This question arose from discussing with njh how to best control a greenhouse climate control system.
The goal is to maintain the temperature of the greenhouse at roughly some given temperature while using a minimum of power. There's a specific goal function that defines this goal. We wish to minimize the expected value of the integral of this function over time.
The system monitors various things, such as the temperature in various parts of the system. It has direct control over a number of devices such as fans and pumps.
We believe that the system can be modelled using some function for which we have a fixed number of unknown parameters (though there will be some amount of random noise which can't be modelled). We have some form of (fairly uninformative) prior belief about what the values of those parameters might be. Clearly if we know the value of the parameters we will be able to optimize the expected integral of the goal function.
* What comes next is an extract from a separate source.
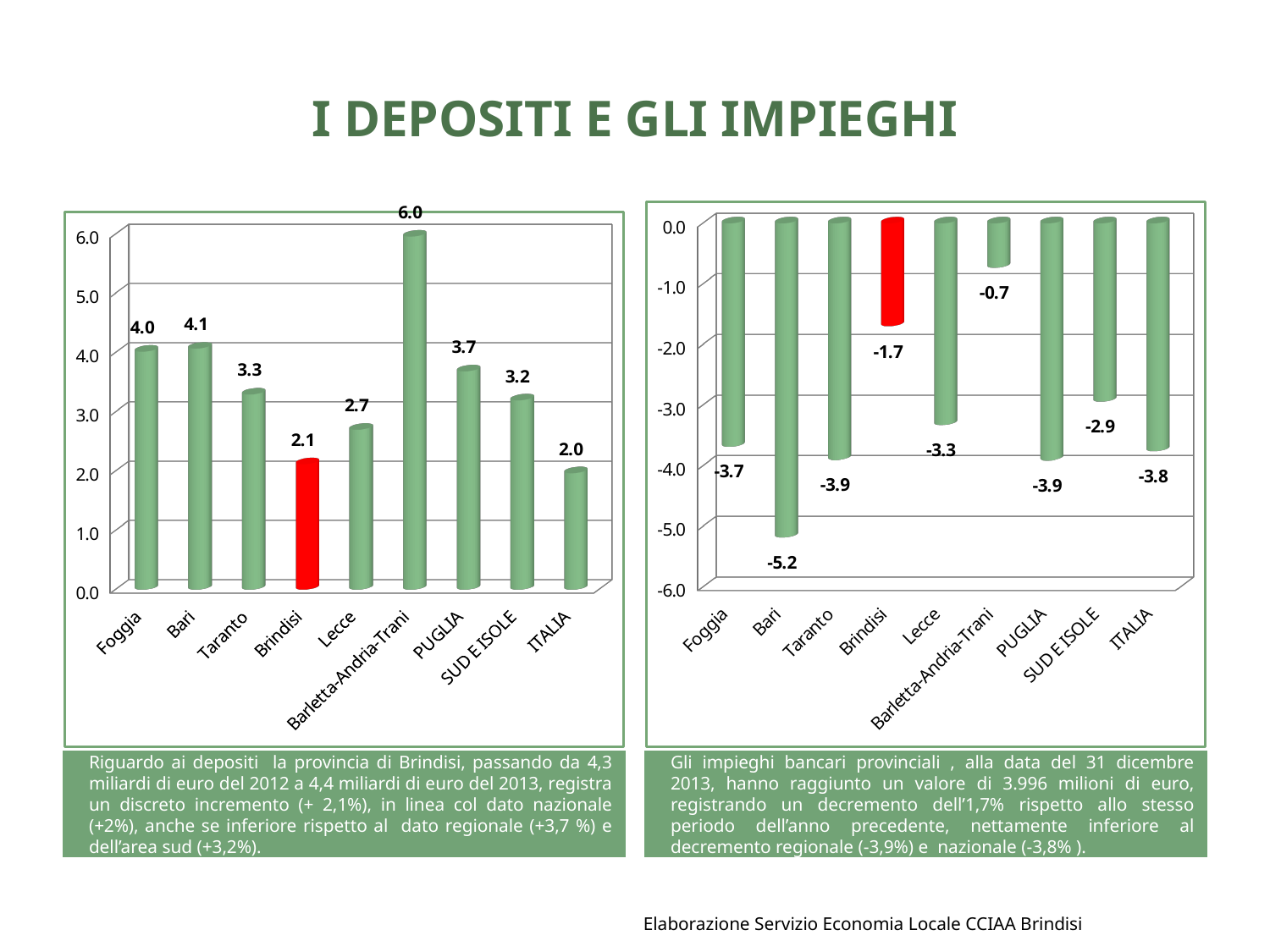
In the left chart, what is the value for Brindisi? 2.1 In the left chart, which category has the lowest value? ITALIA In the left chart, what is the difference between the values for PUGLIA and Brindisi? 1.6 In the right chart, which category has the lowest (most negative) value? Bari In the right chart, what is the value for SUD E ISOLE? -2.9 What kind of chart is the left chart? Bar chart In the left chart, how many categories are shown on the x axis? 9 In the right chart, which is larger, the value for Brindisi or the value for ITALIA? Brindisi In the right chart, which category has the highest (least negative) value? Barletta-Andria-Trani In the right chart, what is the value for Bari? -5.2 In the left chart, which category has the highest value? Barletta-Andria-Trani In the left chart, which bar is coloured red? Brindisi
This is now a well posed problem, which has an exact mathematical answer. Presumably the optimal strategy will be to initially play with the devices the system has direct control over in order to learn the parameters of the model to some precise degree of inaccuracy. Buggered if I know how to solve it though.
2/2/2007: Another thing for which play might be useful is to help determine hidden state variables in the system. For example, if the temperature of a thermal mass used for heat/cold storage is unknown, turning on the radiator fan and observing the change in greenhouse temperature may give a hint as to the value of this temperature.
4/3/2007: This problem is called "Dual Control".